▸ **EXERCISE DIRECTIONS**
Please copy out the records from the line containing "WOW Easy ! DIY" up to and including the line containing "Boho-Wasserfarben-Schmetterling und Blumen-Brautju", word for word.

▸ **DATASET**
BEGIN
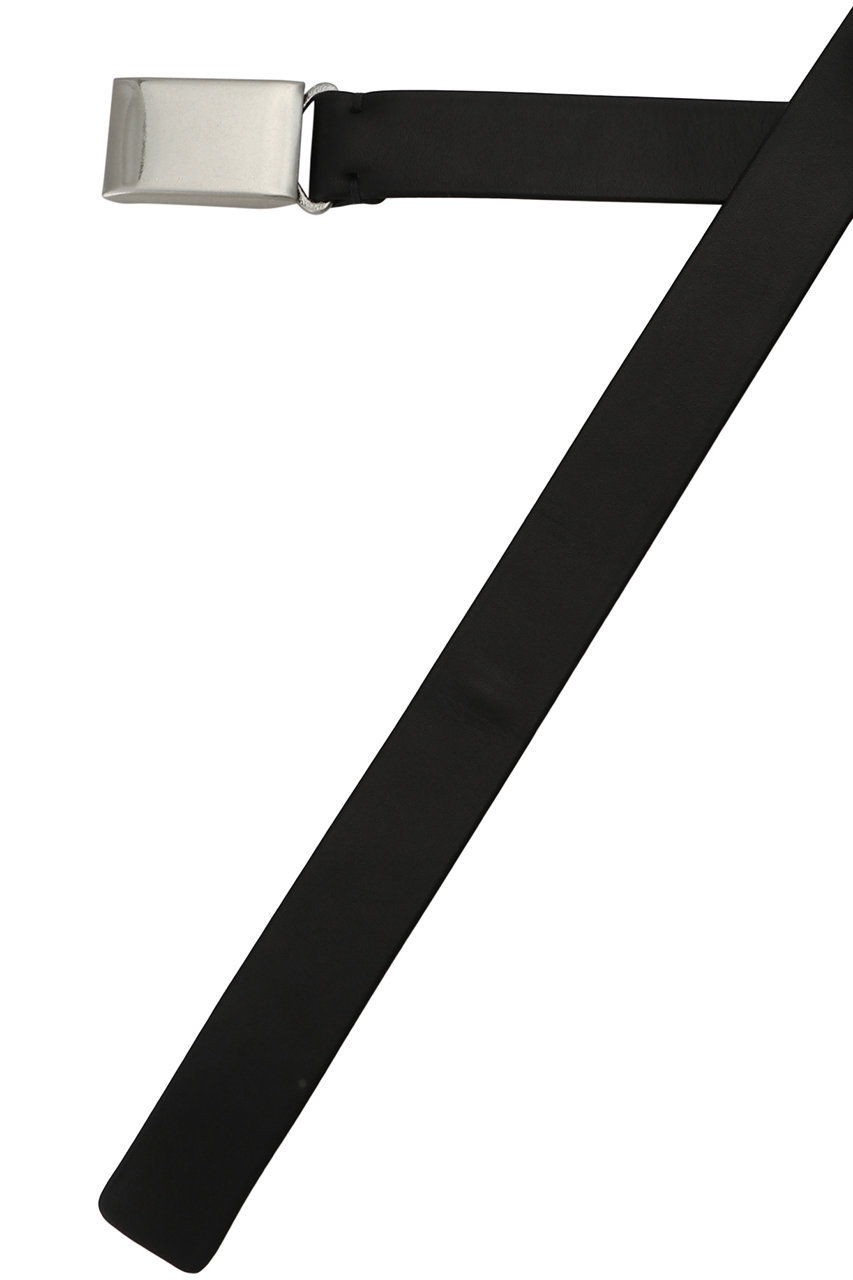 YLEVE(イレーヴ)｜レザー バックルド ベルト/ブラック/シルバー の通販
END
BEGIN
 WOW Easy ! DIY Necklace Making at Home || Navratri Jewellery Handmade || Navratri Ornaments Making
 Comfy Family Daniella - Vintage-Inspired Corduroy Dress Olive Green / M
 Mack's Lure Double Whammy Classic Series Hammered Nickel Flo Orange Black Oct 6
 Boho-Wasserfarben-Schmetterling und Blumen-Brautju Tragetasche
END
BEGIN
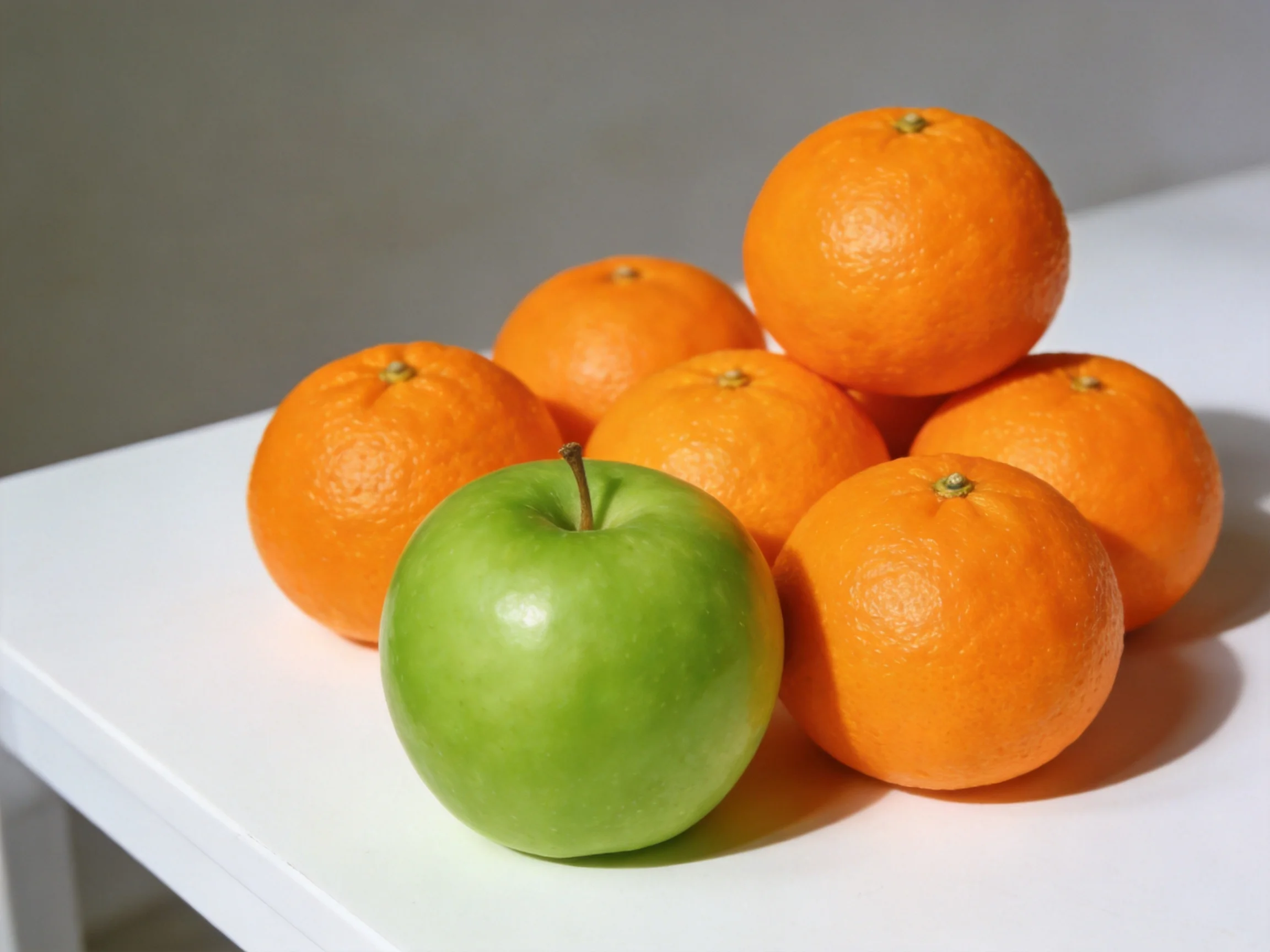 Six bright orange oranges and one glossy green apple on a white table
END
▸ **RESULT BELOW**
 WOW Easy ! DIY Necklace Making at Home || Navratri Jewellery Handmade || Navratri Ornaments Making
 Comfy Family Daniella - Vintage-Inspired Corduroy Dress Olive Green / M
 Mack's Lure Double Whammy Classic Series Hammered Nickel Flo Orange Black Oct 6
 Boho-Wasserfarben-Schmetterling und Blumen-Brautju Tragetasche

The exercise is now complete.